But when you get into more of the security concerns, let’s start going into how do we build the right guardrail solution in place here that is going to monitor the activity of that system and start to flag things and start to block things. And that’s kind of where a lot of investment is going now to start building solutions like that into place. And that’s going to be the next race that happens here.

John Verry (33:54.413)
Is guardrail logging, logging the output from guardrails like a Lycarra or something of that nature, is that one of the things that you would be pushing people to do?

Jason Rebholz (34:08.59)
Yeah. So I would say yes for an investigation purpose. Now there’s some privacy concerns and everything there that are going to come up. And so it’s really about smart system design there. Like, you can keep that in there. So it does become a bit of a business decision on whether you want to retain that or not. But I grew up in forensics and incident response. And so I’m always of the mind, say like, let’s make sure we keep those logs at least for a little bit of time, because we might need those one day.

John Verry (34:35.378)
The other thing too is that gets interesting because the unpredictability of AI, like, so you task me with telling you when my AI, you know, I think you use the term off the rails, right? Like, I wouldn’t know how to begin to, you know, arc into, what should I be monitoring for? What does off the rails mean, right?

Because the way that AI has this propensity to hallucinate and do things which are wildly unexpected, like how do I monitor for the expected unexpected? Right? I mean, you know what I mean? I mean, which I guess is inherently one of the challenges that you’re kind of alluding to.

Jason Rebholz (35:14.896)
Yeah.

Jason Rebholz (35:19.312)
That’s exactly right. These are the things that we’re trying to build towards to try to fix, you have to almost treat this as it is more akin to an insider threat than other types of things. With that, it is more behavioral analysis. It’s baselining and understanding what is the intent of the agent? What are its objectives? There’s some sort of LLM approach here potentially to say,

Hey, can we see and map this up to say, yeah, this is expected for this agent. And you have to mix in your deterministic controls so that you get this balanced approach. Because you don’t want to index one way or the other there. It’s like, this is one you got to shoot straight down the middle and try to get the best of both worlds. But this is the exciting thing in security right now is like, we’re all trying to design these systems to be in a position where we can set ourselves up to do that.

John Verry (36:05.106)
Yeah.

Jason Rebholz (36:14.34)
But it’s very much so building the bridge as we’re driving the bus across it.

John Verry (36:19.196)
Yep. Yeah. We’re painting moving bus, you know, all the analogies you want to name, right? well, speaking of, of painting moving bus, I think you’d agree with me that, MCPs are exciting and interesting. And I saw an article the other day that said there’s like a thousand, several thousand MCPs out there now, but I don’t, you know, but they alluded to the fact that people have no idea how to set them up, don’t know what they’re doing in the MCP, you know, that an MC, a misconfigured MCP is, is, is a problem.

Jason Rebholz (36:21.54)
Yeah.

John Verry (36:48.944)
Right. So talk a little bit about MCPs, right? You know, what they what an MCP is, right? Just for people who don’t know that. And then do you think the way that it standardizes, you know, communications to and from from a model and, you know, you know, would help us in terms of both security safety, but also from an observability perspective?

Jason Rebholz (37:16.464)
So MCPs are a double-edged sword. And so what an MCP is, is it’s a protocol that allows an LLM to communicate with tools. And so the greatest part of this is now we can build in some basic reasoning with these LLMs to say, hey, in this type of situation, I need you to go figure out which tool to execute and execute it.

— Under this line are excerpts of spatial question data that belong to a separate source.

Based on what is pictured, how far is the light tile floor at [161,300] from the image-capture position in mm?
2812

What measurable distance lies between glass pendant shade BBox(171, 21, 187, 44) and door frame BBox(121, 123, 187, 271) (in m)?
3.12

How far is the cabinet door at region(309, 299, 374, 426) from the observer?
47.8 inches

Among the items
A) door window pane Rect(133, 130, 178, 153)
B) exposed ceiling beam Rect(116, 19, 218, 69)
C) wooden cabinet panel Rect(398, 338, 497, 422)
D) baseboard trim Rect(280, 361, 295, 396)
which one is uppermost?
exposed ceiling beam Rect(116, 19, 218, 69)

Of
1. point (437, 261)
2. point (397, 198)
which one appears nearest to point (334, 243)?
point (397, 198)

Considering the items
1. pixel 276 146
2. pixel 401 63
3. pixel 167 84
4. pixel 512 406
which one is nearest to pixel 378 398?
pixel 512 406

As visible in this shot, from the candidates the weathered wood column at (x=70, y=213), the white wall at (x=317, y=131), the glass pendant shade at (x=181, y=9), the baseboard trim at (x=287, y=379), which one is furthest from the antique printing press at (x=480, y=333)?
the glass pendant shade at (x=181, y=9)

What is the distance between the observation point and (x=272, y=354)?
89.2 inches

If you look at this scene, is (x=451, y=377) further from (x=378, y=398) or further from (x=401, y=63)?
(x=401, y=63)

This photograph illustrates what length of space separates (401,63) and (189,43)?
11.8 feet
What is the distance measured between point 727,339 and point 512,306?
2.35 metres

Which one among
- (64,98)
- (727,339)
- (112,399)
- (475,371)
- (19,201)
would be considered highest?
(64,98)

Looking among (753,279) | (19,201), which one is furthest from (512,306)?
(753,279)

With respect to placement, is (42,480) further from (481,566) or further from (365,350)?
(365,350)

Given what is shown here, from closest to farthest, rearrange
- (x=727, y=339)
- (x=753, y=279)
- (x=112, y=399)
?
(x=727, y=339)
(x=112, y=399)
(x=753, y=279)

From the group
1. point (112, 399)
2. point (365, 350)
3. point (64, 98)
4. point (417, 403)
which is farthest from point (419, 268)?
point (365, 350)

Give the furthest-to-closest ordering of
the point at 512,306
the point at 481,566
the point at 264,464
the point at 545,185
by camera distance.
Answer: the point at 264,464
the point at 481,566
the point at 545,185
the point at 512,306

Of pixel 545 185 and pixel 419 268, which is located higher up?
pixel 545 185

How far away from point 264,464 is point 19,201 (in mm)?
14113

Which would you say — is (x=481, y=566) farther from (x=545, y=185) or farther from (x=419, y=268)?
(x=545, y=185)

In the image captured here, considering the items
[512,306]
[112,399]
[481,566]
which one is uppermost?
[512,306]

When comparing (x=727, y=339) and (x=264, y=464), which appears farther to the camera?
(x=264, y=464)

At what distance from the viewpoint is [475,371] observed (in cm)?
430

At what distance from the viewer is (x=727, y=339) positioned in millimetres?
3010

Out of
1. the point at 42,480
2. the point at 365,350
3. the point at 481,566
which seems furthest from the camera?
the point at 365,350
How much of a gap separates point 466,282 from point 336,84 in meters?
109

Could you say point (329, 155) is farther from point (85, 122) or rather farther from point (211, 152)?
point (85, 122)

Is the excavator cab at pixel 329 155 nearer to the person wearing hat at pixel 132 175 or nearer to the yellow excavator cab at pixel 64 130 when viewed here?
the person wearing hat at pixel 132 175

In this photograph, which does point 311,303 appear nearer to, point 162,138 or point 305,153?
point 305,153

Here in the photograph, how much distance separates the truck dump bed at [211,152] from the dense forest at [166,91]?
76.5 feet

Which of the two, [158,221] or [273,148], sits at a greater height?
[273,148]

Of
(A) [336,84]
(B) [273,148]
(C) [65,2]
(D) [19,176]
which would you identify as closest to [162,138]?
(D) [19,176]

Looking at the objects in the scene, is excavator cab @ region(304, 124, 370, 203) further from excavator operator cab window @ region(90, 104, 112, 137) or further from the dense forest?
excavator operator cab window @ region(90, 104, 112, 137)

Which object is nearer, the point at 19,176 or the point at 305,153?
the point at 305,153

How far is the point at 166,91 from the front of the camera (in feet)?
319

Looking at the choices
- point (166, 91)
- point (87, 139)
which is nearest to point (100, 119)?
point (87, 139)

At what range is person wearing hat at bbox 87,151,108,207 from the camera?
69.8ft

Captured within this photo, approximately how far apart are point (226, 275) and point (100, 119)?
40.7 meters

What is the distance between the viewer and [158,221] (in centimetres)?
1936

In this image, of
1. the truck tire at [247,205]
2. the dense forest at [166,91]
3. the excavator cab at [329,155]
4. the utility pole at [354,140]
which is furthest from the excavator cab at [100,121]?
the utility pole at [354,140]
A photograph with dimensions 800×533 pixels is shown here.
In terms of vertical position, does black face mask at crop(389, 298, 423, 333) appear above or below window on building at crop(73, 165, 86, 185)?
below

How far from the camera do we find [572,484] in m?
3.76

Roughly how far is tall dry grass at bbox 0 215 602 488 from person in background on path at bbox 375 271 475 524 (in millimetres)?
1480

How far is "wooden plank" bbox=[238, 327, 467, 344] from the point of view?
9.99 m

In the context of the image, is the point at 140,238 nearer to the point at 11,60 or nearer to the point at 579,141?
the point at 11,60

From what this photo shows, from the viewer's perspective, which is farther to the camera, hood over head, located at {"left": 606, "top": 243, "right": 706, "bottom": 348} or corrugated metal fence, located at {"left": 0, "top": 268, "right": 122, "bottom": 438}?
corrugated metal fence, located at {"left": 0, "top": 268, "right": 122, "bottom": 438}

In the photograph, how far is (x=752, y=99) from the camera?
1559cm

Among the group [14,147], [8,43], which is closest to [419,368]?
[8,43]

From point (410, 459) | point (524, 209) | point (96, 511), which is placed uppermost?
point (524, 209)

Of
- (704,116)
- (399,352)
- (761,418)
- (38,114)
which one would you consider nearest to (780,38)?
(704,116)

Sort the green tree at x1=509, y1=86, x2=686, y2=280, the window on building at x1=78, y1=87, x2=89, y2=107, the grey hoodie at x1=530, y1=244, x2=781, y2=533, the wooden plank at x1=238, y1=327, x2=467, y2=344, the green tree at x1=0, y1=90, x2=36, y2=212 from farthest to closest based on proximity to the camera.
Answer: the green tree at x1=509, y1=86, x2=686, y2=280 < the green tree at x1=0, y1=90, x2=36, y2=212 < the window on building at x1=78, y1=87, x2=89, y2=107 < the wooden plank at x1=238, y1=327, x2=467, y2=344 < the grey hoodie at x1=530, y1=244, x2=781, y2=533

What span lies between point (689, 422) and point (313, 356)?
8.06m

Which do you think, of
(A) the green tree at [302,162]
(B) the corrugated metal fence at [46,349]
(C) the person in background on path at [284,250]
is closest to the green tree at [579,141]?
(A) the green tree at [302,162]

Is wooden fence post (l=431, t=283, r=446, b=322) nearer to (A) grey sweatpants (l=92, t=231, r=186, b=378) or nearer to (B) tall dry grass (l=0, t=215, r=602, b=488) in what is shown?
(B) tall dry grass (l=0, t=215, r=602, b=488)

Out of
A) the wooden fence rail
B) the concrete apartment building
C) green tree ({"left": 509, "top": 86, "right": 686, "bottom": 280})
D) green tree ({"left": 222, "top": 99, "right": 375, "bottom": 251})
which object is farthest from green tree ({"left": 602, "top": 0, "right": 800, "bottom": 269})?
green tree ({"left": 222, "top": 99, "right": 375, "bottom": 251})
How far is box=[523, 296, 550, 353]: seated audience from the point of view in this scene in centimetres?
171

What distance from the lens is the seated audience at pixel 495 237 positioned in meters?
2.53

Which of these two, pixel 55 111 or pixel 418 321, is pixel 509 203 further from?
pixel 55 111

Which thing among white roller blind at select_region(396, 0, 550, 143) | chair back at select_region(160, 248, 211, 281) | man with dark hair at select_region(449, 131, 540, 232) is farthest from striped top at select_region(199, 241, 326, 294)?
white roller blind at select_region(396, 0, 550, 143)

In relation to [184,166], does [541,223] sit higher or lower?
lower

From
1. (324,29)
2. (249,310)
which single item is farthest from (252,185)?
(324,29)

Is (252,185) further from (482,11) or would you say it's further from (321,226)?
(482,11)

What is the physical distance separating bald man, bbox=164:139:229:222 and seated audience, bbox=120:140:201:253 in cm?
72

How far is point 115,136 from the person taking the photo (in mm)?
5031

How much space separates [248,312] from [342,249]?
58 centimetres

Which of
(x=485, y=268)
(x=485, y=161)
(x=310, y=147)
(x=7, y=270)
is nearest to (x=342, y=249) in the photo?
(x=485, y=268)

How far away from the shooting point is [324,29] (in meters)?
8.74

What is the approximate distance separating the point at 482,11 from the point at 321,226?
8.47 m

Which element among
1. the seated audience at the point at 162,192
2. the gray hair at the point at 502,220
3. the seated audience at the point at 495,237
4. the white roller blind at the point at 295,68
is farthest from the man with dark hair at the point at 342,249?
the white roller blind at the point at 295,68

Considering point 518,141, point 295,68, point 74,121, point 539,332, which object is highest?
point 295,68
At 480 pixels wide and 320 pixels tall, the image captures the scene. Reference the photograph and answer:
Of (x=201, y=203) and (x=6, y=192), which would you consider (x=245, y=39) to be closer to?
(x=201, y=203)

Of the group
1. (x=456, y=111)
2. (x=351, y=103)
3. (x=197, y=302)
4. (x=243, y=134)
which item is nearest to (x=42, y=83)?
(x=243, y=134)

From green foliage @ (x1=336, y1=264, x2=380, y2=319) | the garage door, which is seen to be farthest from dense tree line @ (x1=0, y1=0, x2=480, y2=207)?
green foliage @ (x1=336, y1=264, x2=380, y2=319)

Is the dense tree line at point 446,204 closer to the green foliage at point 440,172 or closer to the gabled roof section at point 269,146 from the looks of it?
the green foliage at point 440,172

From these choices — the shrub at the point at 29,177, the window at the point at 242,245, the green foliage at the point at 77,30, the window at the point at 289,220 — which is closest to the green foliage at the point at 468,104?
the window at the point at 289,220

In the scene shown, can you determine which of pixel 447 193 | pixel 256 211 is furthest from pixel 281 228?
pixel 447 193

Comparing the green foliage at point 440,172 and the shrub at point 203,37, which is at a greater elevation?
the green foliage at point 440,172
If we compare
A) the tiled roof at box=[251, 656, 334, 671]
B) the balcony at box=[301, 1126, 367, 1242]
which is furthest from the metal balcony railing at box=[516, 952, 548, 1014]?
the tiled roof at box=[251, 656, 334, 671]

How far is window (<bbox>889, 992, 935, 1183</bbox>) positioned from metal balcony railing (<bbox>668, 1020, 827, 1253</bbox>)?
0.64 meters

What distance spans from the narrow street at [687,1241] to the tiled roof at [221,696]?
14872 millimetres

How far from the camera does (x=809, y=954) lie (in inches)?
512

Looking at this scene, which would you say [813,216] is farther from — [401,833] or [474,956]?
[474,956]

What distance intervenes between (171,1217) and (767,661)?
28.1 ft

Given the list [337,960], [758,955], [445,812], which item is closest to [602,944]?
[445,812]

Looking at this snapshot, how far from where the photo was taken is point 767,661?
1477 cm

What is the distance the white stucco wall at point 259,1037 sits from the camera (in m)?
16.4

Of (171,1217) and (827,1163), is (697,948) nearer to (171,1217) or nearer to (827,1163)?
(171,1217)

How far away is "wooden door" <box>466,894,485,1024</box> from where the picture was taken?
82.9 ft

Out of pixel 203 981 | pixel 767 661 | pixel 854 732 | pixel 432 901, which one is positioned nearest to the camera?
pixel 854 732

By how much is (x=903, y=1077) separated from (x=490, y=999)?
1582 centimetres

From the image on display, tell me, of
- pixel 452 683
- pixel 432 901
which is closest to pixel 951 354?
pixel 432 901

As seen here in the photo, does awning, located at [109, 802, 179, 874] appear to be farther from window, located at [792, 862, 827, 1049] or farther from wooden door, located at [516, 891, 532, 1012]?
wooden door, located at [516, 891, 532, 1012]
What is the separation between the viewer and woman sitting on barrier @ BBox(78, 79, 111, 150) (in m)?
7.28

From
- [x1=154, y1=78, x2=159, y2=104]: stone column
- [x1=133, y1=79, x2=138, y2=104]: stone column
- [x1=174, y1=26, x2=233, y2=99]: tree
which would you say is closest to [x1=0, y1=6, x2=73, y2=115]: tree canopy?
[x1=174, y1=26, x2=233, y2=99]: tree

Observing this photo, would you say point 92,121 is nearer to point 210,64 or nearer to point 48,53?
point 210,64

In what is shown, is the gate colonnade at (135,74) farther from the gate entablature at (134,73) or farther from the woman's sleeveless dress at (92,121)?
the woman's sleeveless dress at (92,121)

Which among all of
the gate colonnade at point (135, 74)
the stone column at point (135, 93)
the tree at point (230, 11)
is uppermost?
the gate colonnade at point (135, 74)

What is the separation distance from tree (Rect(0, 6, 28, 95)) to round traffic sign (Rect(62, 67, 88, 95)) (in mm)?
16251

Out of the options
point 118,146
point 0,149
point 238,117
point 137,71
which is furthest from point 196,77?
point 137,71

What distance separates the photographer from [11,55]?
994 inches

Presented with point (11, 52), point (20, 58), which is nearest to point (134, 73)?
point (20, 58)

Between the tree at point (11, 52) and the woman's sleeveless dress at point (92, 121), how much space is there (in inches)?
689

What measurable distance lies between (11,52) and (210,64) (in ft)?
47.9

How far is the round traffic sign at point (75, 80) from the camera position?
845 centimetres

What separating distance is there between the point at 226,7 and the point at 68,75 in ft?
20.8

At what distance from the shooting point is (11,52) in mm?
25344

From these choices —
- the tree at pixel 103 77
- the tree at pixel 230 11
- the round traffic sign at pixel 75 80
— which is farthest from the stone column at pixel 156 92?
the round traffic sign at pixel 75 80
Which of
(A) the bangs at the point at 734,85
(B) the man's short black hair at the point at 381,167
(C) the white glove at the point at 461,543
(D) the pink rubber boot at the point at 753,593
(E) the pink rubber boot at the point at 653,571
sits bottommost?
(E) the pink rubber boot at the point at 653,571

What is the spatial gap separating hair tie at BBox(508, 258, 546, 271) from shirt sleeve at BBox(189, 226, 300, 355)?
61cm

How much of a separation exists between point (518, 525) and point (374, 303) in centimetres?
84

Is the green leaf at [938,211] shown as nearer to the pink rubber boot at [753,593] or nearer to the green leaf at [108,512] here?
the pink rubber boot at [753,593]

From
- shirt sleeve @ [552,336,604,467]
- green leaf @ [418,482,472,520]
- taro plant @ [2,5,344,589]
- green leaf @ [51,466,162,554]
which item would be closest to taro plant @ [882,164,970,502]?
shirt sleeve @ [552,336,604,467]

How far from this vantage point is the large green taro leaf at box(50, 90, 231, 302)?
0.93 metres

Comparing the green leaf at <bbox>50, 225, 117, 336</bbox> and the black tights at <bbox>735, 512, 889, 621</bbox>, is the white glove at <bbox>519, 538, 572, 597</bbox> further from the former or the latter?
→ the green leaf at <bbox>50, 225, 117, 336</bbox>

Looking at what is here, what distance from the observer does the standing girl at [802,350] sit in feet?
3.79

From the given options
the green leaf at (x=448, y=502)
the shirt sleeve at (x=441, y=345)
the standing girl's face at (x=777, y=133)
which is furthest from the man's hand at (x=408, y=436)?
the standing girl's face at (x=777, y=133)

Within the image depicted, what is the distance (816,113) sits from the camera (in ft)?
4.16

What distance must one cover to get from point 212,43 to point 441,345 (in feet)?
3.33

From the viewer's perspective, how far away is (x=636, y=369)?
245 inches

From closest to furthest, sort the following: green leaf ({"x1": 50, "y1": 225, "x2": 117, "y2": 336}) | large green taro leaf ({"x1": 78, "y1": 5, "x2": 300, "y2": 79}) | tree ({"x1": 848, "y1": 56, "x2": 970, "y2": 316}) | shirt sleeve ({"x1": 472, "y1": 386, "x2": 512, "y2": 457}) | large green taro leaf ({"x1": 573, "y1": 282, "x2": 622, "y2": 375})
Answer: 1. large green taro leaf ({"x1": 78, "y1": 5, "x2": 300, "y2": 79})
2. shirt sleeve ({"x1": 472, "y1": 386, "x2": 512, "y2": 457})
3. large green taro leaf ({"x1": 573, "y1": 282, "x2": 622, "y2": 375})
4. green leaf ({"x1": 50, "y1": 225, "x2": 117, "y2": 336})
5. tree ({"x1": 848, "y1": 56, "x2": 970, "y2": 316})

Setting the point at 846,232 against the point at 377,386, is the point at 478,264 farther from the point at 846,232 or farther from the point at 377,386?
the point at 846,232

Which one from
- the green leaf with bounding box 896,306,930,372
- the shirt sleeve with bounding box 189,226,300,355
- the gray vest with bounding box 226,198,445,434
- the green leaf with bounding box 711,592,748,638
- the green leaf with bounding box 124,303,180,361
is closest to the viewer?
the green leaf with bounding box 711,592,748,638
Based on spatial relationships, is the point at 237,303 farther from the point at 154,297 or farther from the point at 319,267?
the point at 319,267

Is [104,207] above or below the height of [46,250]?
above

And MCP is that protocol bridge connecting these two things together. So from a productivity standpoint, it’s amazing. Whether you should use them or not, that’s a programming question. And I would argue that in most cases, you don’t need to do it. And this is where you’re introducing more complexity into a system that needs to be simple. And so if you can do a straight up API call to a tool, do that.

You don’t need to get fancy here. so you start with kind of a secure design decision here of, I need to go down this route or is it really helping me solve a problem? And the dual nature of this is when you start to open up these MCP servers, there’s a whole other class of issues that start to pop up where somebody can modify what that tool call is and have you executing malicious instructions. You’ve got a supply chain issue. So this happened a few weeks ago.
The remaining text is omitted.